Hoy, según su relato, la falta de combustible limita el uso del tractor y complica labores básicas como arar la tierra o controlar la maleza.
“Si no tenemos cómo arar, no tenemos cómo cultivar”, explica durante el recorrido.
La propiedad todavía mantiene yuca, caña, boniato y numerosos árboles frutales. En el video se observan mangos, guayabas y guanábanas, parte de las cuales, según cuenta Pancho, termina siendo regalada a otras personas.
El contraste es fuerte: hay frutas disponibles, pero faltan recursos básicos para aprovechar plenamente la tierra y sostener la producción agrícola.
COCODRILOS, MONOS Y UN PEQUEÑO LEÓN
La finca también tuvo una historia peculiar como espacio para animales.
Pancho asegura que allí llegó a tener cocodrilos, un avestruz, monos, un pequeño león y otros ejemplares, algunos de los cuales habrían sido utilizados en filmaciones.
Durante el recorrido actual todavía aparecen pavos reales, cerdos, carneros y perros.
Las antiguas jaulas permanecen como testimonio de aquella etapa. De acuerdo con el propietario, varios animales dejaron de estar allí porque mantenerlos se volvió demasiado complicado, situación que también estuvo vinculada a los cambios ocurridos durante la pandemia.

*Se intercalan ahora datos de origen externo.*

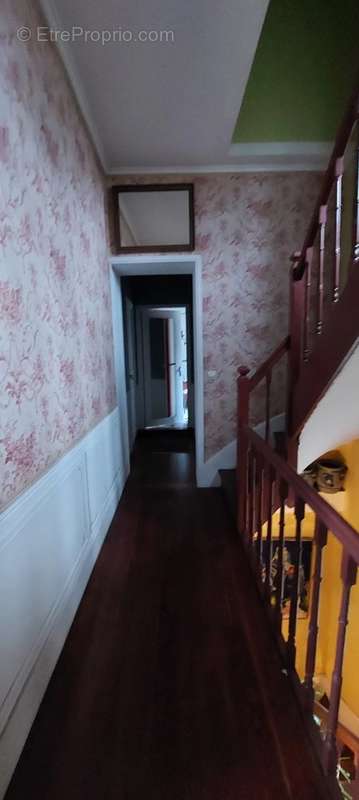 Maison à ESCLES-SAINT-PIERRE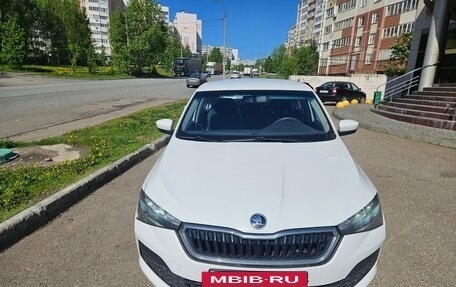 Skoda Rapid II, 2021 год, 1 260 000 рублей, 2 фотография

El entorno tiene además un fuerte componente artístico. Pancho muestra muros, caminos, fuentes y figuras construidos con materiales reutilizados, incluyendo botellas y cemento.
Según explica, lleva décadas trabajando poco a poco en esas creaciones y atribuye parte de su interés por el arte a su abuela, a quien recuerda como escultora.

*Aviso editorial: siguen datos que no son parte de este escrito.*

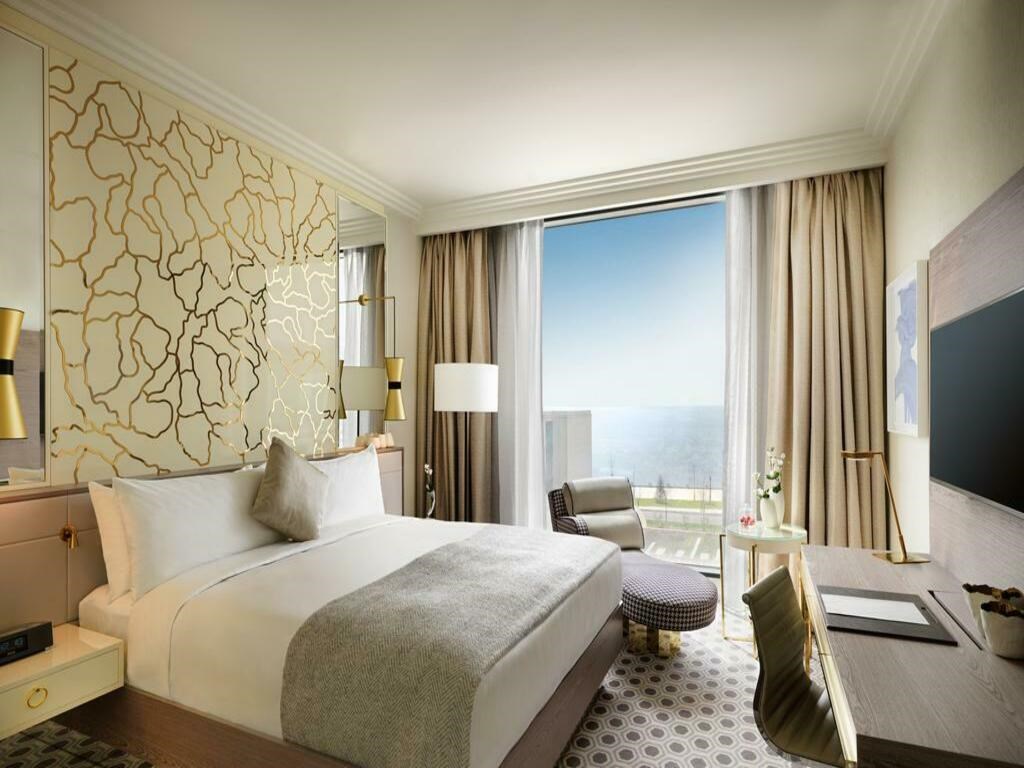 Boulevard Hotel Baku Autograph Collection: Club room with king size bed room and sea view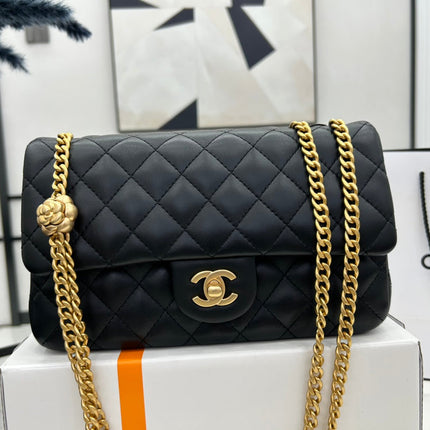 CC SMALL 23 FLAP BAG IN BLACK CALFSKIN GOLD HARDWARE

EL DÍA EN QUE PANCHO “MURIÓ”
La historia más llamativa aparece cuando relata un antiguo proyecto audiovisual.
Pancho cuenta que, después de bromear con la idea de presenciar su propio velorio, terminó participando en una puesta en escena donde se hizo creer a varias personas que había muerto.
Según su testimonio, llegaron un carro fúnebre y un ataúd mientras él permanecía escondido dentro de la casa observando la reacción.
Lo que comenzó como una filmación terminó provocando llanto y desesperación entre quienes creyeron que la muerte era real. Pancho asegura que algunos hombres golpeaban las paredes y que finalmente decidieron detener la representación.
Cuando apareció vivo, la sorpresa dio paso al enojo de algunos de sus amigos.
La historia resulta extraordinaria, pero forma parte del relato de Pancho y del material presentado por Paquito Vlogs; no debe interpretarse como un hecho verificado independientemente por CubaBajoLupa.
Más allá de esa anécdota, el recorrido deja otra imagen: la de un hombre intentando conservar una finca construida durante décadas mientras cada tarea básica depende de conseguir corriente, combustible y agua. En la Cuba de 2026, esa lucha cotidiana termina siendo casi tan llamativa como el falso velorio.